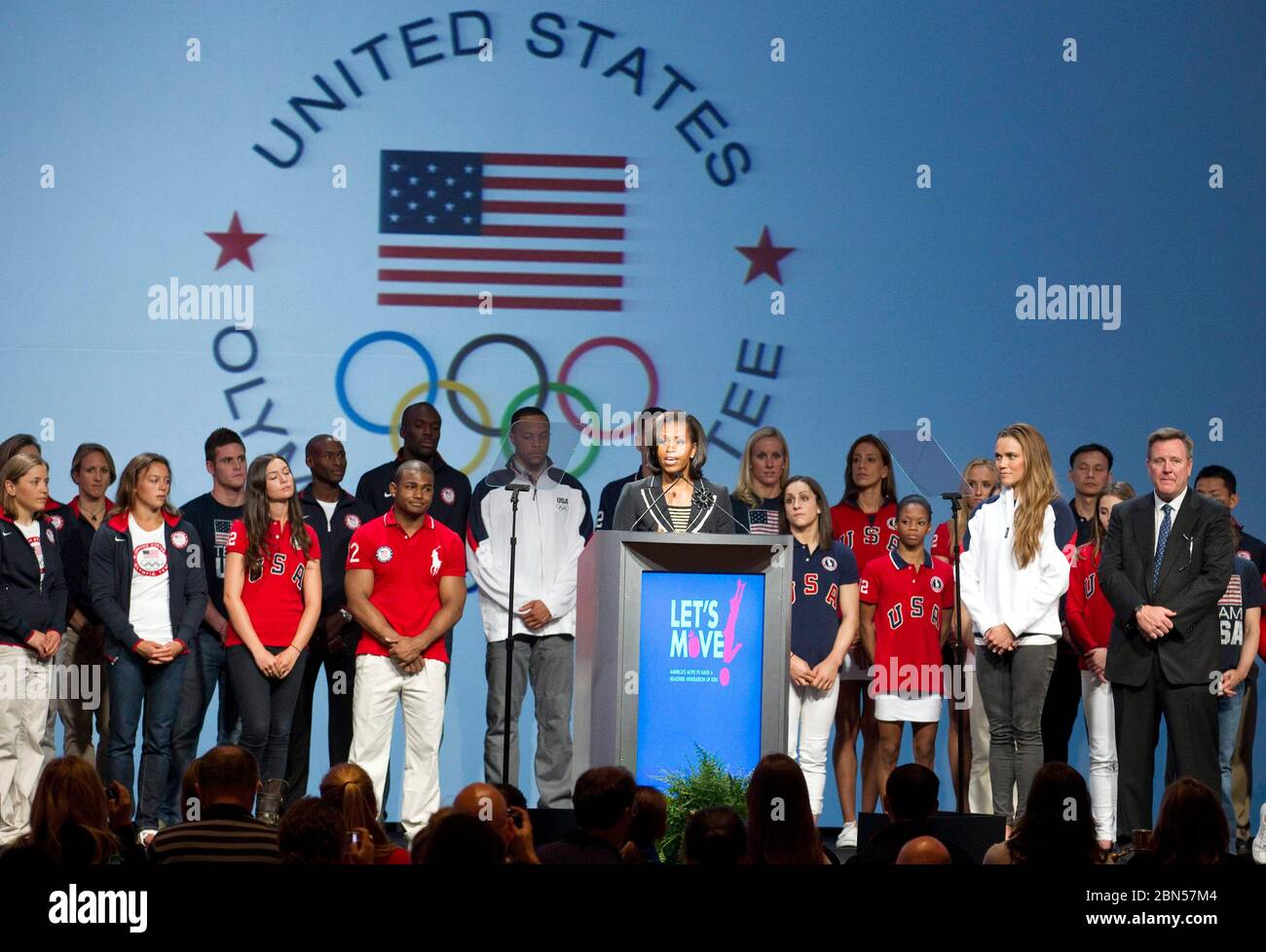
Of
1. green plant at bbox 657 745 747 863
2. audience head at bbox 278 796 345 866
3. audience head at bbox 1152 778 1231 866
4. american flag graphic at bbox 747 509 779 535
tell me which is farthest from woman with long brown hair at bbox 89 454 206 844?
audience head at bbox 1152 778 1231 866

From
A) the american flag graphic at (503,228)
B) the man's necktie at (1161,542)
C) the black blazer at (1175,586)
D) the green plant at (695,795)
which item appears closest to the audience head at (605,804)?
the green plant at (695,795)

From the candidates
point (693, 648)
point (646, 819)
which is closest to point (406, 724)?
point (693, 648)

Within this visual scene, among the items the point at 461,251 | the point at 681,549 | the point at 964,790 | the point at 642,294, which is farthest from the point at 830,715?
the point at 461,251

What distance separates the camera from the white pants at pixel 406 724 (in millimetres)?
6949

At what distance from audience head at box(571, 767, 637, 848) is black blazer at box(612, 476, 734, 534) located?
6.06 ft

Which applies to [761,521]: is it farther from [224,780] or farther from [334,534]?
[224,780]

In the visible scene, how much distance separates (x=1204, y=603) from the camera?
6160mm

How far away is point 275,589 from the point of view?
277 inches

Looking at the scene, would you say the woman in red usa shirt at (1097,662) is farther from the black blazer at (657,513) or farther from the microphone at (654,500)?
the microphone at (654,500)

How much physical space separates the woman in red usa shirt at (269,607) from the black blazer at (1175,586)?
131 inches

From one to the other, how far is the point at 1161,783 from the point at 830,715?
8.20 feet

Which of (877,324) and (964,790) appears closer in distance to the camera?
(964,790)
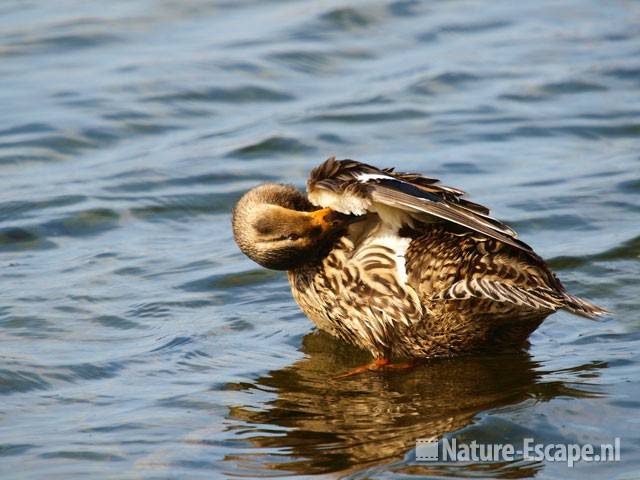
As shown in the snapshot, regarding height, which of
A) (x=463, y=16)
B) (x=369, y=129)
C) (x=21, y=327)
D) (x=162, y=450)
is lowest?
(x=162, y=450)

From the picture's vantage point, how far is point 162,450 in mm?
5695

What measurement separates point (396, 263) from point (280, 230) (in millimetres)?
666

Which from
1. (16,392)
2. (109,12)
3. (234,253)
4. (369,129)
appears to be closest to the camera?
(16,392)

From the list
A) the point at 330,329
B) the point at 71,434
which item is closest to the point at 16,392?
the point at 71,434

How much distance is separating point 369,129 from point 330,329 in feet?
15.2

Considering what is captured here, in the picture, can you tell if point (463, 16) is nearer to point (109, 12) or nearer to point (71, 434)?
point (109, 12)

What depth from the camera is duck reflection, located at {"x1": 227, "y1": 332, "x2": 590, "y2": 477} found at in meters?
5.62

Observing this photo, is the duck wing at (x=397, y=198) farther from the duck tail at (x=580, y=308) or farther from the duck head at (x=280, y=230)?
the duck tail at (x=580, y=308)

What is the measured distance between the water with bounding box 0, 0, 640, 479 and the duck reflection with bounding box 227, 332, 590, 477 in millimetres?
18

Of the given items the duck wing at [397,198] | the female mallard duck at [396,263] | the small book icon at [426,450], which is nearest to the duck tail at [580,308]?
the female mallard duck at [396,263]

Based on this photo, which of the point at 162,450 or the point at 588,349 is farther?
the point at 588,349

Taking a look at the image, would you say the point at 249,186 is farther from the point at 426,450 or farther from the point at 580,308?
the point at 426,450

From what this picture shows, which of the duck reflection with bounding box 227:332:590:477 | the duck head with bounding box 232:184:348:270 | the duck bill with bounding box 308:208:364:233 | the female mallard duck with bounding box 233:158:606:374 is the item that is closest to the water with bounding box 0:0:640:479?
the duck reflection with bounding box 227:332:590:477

==

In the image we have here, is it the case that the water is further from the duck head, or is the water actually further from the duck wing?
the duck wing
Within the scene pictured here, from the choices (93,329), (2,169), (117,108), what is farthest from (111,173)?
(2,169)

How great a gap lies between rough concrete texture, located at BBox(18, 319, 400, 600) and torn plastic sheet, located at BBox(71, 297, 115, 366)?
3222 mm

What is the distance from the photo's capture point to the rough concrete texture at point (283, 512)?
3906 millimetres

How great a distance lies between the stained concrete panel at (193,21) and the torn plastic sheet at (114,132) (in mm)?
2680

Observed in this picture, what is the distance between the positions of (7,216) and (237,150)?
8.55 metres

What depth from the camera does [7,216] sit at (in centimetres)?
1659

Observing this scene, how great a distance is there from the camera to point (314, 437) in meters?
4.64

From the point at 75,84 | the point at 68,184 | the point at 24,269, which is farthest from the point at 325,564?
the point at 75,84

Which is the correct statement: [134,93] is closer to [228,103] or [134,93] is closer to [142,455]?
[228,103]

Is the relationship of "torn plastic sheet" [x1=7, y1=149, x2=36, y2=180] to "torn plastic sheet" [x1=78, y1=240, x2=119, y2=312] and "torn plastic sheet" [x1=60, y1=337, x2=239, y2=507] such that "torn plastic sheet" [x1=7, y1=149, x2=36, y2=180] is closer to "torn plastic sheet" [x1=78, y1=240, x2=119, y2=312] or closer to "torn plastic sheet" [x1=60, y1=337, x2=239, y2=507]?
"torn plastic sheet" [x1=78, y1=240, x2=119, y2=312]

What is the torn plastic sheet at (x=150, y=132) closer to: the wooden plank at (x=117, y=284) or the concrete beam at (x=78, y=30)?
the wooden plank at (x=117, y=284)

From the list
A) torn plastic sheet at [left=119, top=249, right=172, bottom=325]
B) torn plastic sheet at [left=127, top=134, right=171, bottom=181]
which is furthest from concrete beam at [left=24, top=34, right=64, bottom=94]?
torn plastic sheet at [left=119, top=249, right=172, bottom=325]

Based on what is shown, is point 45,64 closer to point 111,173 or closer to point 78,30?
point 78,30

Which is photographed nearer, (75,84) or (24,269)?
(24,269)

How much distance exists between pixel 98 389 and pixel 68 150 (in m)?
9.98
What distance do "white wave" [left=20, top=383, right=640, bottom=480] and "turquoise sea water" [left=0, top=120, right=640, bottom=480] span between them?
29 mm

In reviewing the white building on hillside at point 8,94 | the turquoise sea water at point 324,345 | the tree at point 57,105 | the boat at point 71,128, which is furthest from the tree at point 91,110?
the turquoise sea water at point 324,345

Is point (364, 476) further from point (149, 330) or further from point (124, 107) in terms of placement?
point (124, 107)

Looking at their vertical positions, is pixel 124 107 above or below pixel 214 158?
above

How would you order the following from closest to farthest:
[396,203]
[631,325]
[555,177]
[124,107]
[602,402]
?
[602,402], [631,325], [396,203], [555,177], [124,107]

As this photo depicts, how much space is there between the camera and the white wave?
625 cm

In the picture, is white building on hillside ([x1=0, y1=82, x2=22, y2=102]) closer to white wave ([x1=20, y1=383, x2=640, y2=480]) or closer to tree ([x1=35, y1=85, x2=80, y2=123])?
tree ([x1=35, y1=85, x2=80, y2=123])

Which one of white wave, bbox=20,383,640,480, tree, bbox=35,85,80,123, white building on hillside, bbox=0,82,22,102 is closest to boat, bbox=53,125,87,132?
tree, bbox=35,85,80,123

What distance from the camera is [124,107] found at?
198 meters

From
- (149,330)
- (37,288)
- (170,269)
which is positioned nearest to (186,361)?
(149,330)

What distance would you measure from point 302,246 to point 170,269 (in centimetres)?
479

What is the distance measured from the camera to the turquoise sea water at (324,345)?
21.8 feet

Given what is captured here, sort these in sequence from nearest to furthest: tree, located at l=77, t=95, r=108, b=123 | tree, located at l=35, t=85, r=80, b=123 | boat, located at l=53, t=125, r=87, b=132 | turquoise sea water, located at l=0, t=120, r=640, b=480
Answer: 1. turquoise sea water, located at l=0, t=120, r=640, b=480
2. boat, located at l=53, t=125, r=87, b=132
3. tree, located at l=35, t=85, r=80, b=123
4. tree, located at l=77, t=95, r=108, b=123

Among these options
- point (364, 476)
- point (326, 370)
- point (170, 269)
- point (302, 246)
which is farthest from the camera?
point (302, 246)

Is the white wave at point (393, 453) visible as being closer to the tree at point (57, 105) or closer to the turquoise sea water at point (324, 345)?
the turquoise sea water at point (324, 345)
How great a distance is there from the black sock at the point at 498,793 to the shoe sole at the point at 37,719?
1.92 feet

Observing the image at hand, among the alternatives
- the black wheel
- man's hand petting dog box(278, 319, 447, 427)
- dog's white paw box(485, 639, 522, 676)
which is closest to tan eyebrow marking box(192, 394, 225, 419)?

▶ **Task prompt**
Report each line of the data above that contains the word "farthest", copying every such line in full.

▶ **Solved problem**
tell me which is farthest from woman with long brown hair at bbox 89 454 206 844?
Within this visual scene, among the items the point at 461,251 | the point at 681,549 | the point at 964,790 | the point at 642,294, which is farthest from the point at 830,715?
Within the scene pictured here, from the choices (93,329), (2,169), (117,108), what is farthest from (111,173)?
From the point at 75,84 | the point at 68,184 | the point at 24,269, which is farthest from the point at 325,564?
How would you order the following from closest to farthest:
which is farthest from the camera?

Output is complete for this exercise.